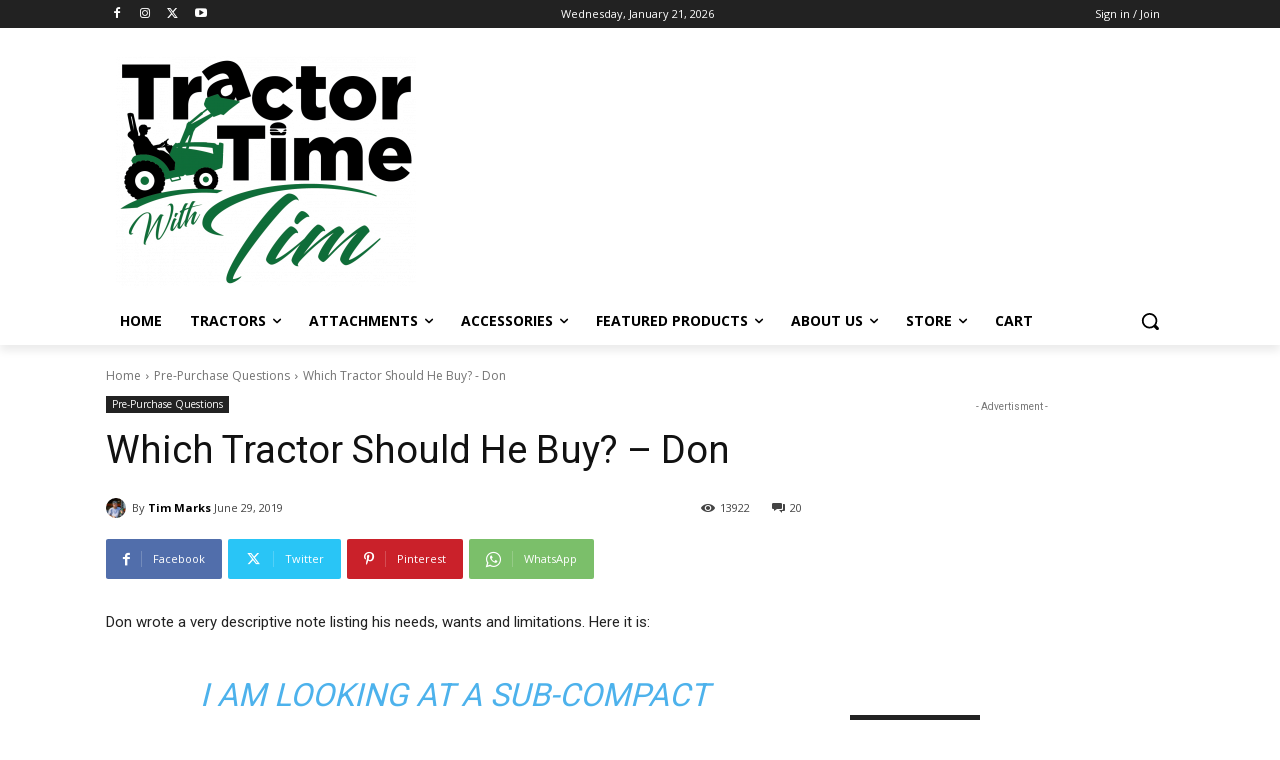

--- FILE ---
content_type: text/html; charset=utf-8
request_url: https://www.google.com/recaptcha/api2/aframe
body_size: 268
content:
<!DOCTYPE HTML><html><head><meta http-equiv="content-type" content="text/html; charset=UTF-8"></head><body><script nonce="J9GY9nGPhgTkVLbFS2fU5g">/** Anti-fraud and anti-abuse applications only. See google.com/recaptcha */ try{var clients={'sodar':'https://pagead2.googlesyndication.com/pagead/sodar?'};window.addEventListener("message",function(a){try{if(a.source===window.parent){var b=JSON.parse(a.data);var c=clients[b['id']];if(c){var d=document.createElement('img');d.src=c+b['params']+'&rc='+(localStorage.getItem("rc::a")?sessionStorage.getItem("rc::b"):"");window.document.body.appendChild(d);sessionStorage.setItem("rc::e",parseInt(sessionStorage.getItem("rc::e")||0)+1);localStorage.setItem("rc::h",'1769022933521');}}}catch(b){}});window.parent.postMessage("_grecaptcha_ready", "*");}catch(b){}</script></body></html>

WHAT IS BEING ASKED - Only the pictures should be left out; write out everything else in the records exactly.

ANSWER BOX -
--- FILE ---
content_type: text/html; charset=utf-8
request_url: https://www.google.com/recaptcha/api2/aframe
body_size: 268
content:
<!DOCTYPE HTML><html><head><meta http-equiv="content-type" content="text/html; charset=UTF-8"></head><body><script nonce="J9GY9nGPhgTkVLbFS2fU5g">/** Anti-fraud and anti-abuse applications only. See google.com/recaptcha */ try{var clients={'sodar':'https://pagead2.googlesyndication.com/pagead/sodar?'};window.addEventListener("message",function(a){try{if(a.source===window.parent){var b=JSON.parse(a.data);var c=clients[b['id']];if(c){var d=document.createElement('img');d.src=c+b['params']+'&rc='+(localStorage.getItem("rc::a")?sessionStorage.getItem("rc::b"):"");window.document.body.appendChild(d);sessionStorage.setItem("rc::e",parseInt(sessionStorage.getItem("rc::e")||0)+1);localStorage.setItem("rc::h",'1769022933521');}}}catch(b){}});window.parent.postMessage("_grecaptcha_ready", "*");}catch(b){}</script></body></html>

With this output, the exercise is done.